President Donald Trump said he believed President Vladimir Putin was sincere in his denials of interference in the 2016 presidential elections. Picture: Kham/Pool Photo via AP

Danang — President Donald Trump said Saturday that he believed President Vladimir Putin was sincere in his denials of interference in the 2016 presidential elections, calling questions about Moscow’s meddling a politically motivated “hit job” that was hindering cooperation with Russia on life-or-death issues.

Speaking after meeting privately with Putin on the sideline of the Asia Pacific Economic Cooperation summit meeting in Danang, Vietnam, Trump said that he had again asked whether Russia had meddled in the contest, but that the continued focus on the issue was insulting to Putin.
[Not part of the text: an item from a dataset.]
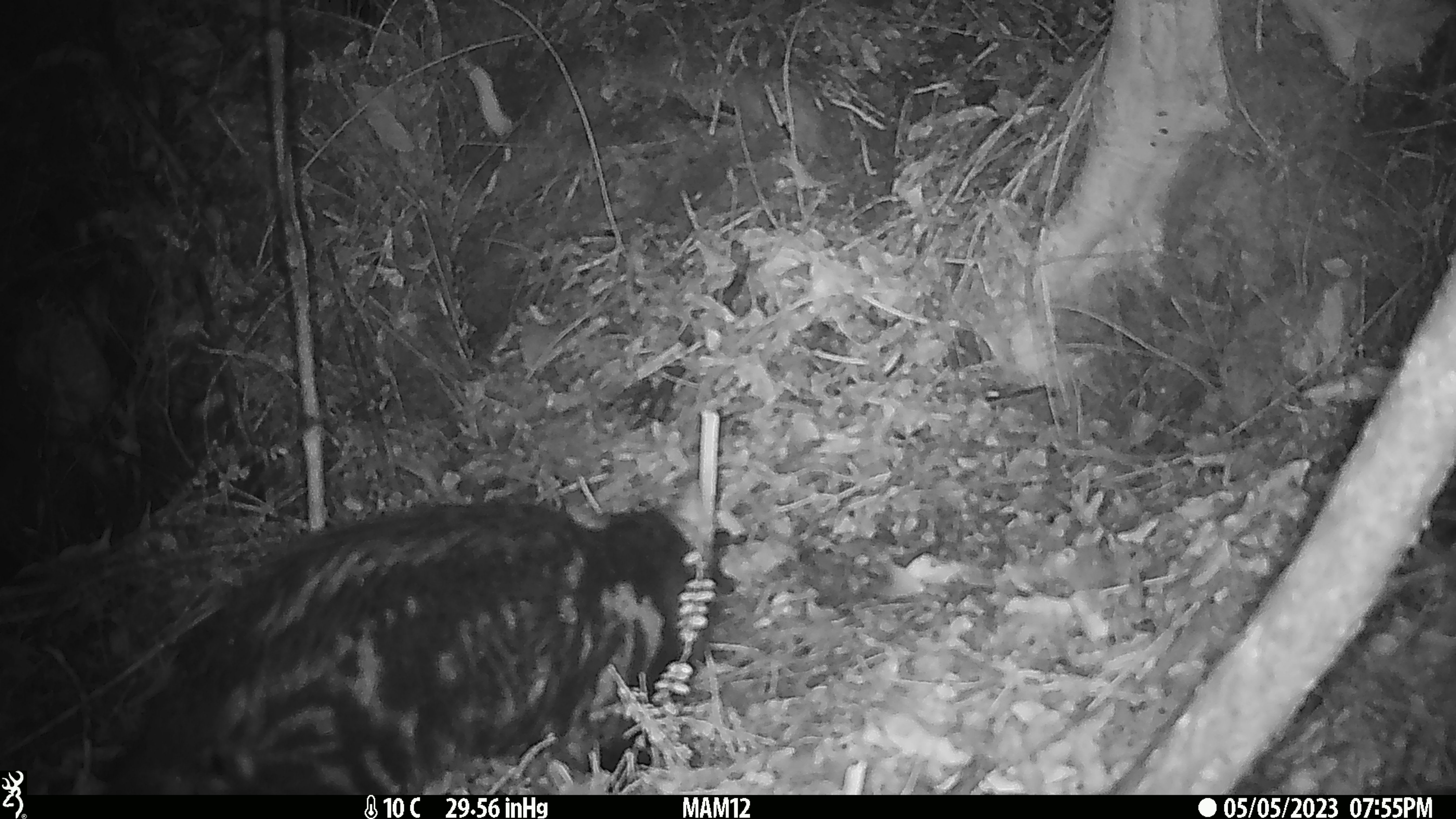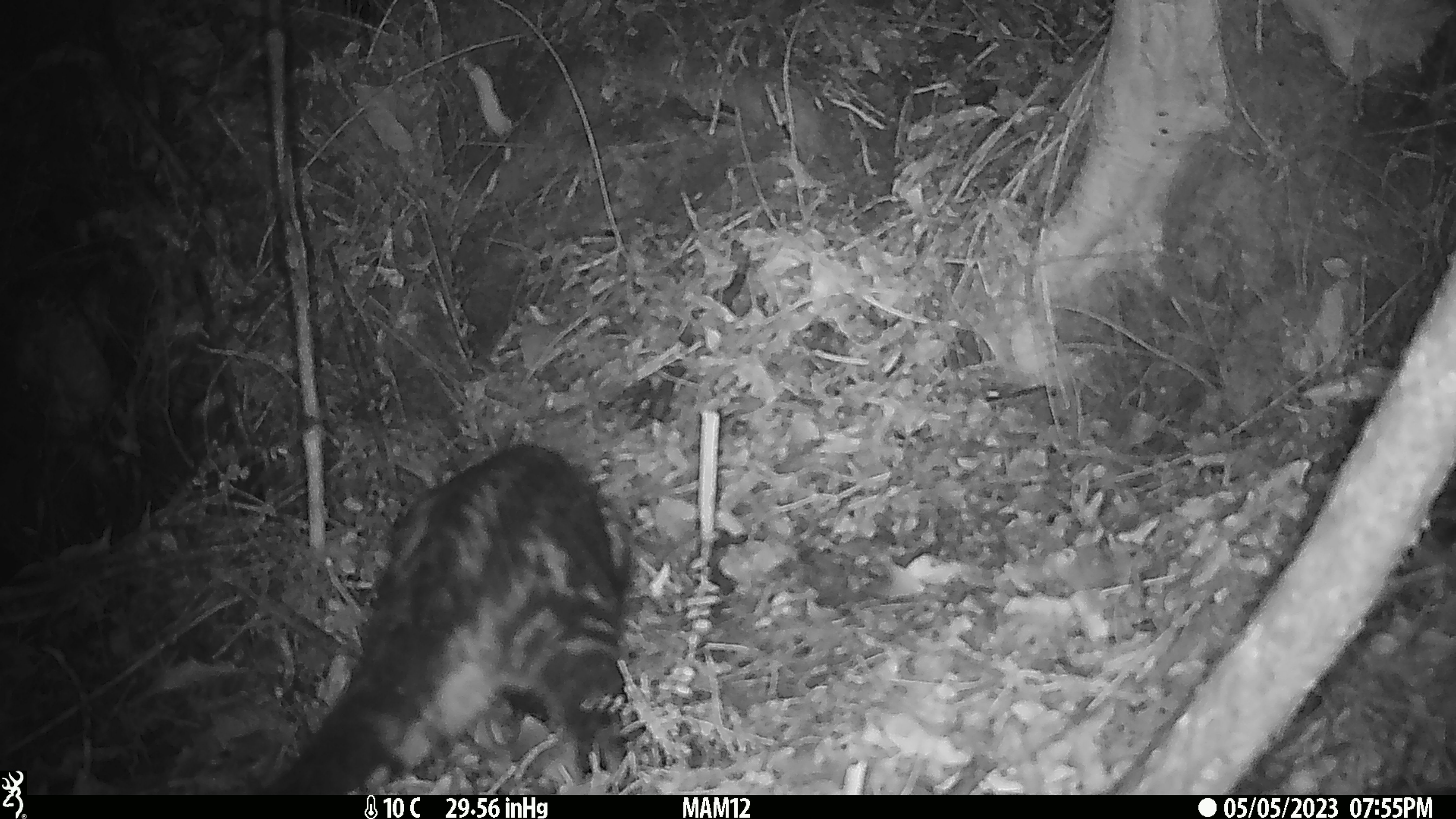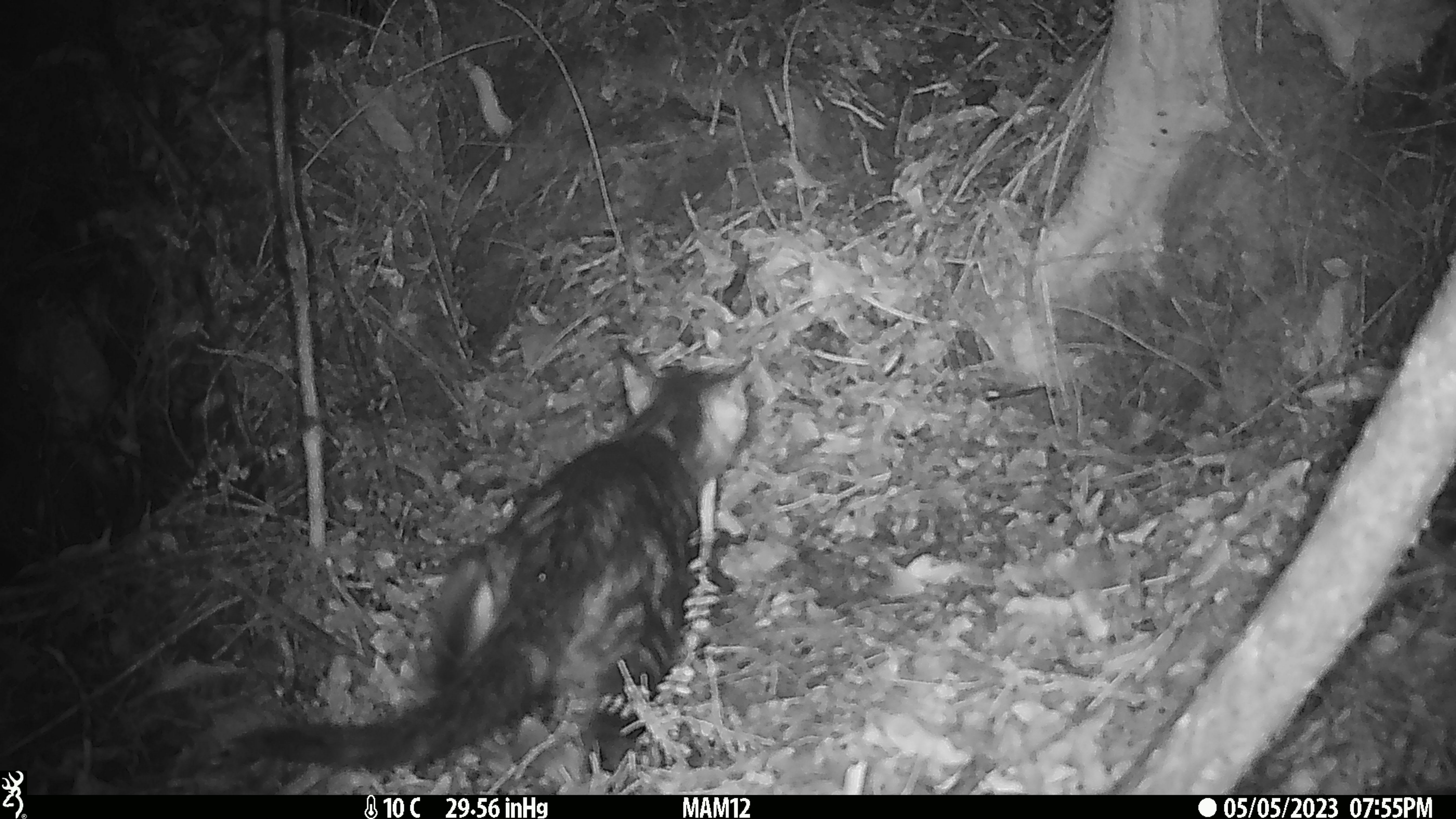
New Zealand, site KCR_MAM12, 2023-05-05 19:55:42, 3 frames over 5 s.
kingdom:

Trump said it was time to move past the issue so that the United States and Russia could cooperate on confronting the nuclear threat from North Korea, solving the Syrian civil war and working together on Ukraine.

“He said he didn’t meddle — I asked him again,” Trump told reporters traveling with him aboard Air Force One as he flew to Hanoi for more meetings.

Trump did not answer a direct question about whether he believed Putin’s denials, but his account of the conversation indicated he was far more inclined to accept the Russian president’s assertions than those of his own intelligence agencies, which have concluded that Putin directed an elaborate effort to interfere in the vote. The CIA, the National Security Agency, the FBI and the Office of the Director of National Intelligence all determined that Russia meddled in the election.

“Every time he sees me he says, ‘I didn’t do that,’ and I really believe that when he tells me that, he means it,” Trump said of Putin. “I think he is very insulted by it, which is not a good thing for our country.”

His remarks came as the investigation into the Trump campaign’s ties to Russia deepened, with disclosures over the past two weeks showing that there were more contacts between Trump campaign advisers and Russians than were previously known, and that senior campaign officials were aware of them.

The comments inspired immediate ridicule from Democratic lawmakers, including Rep. Adam B. Schiff of California, the top Democrat on the House Intelligence Committee, which is investigating Russian interference in the election.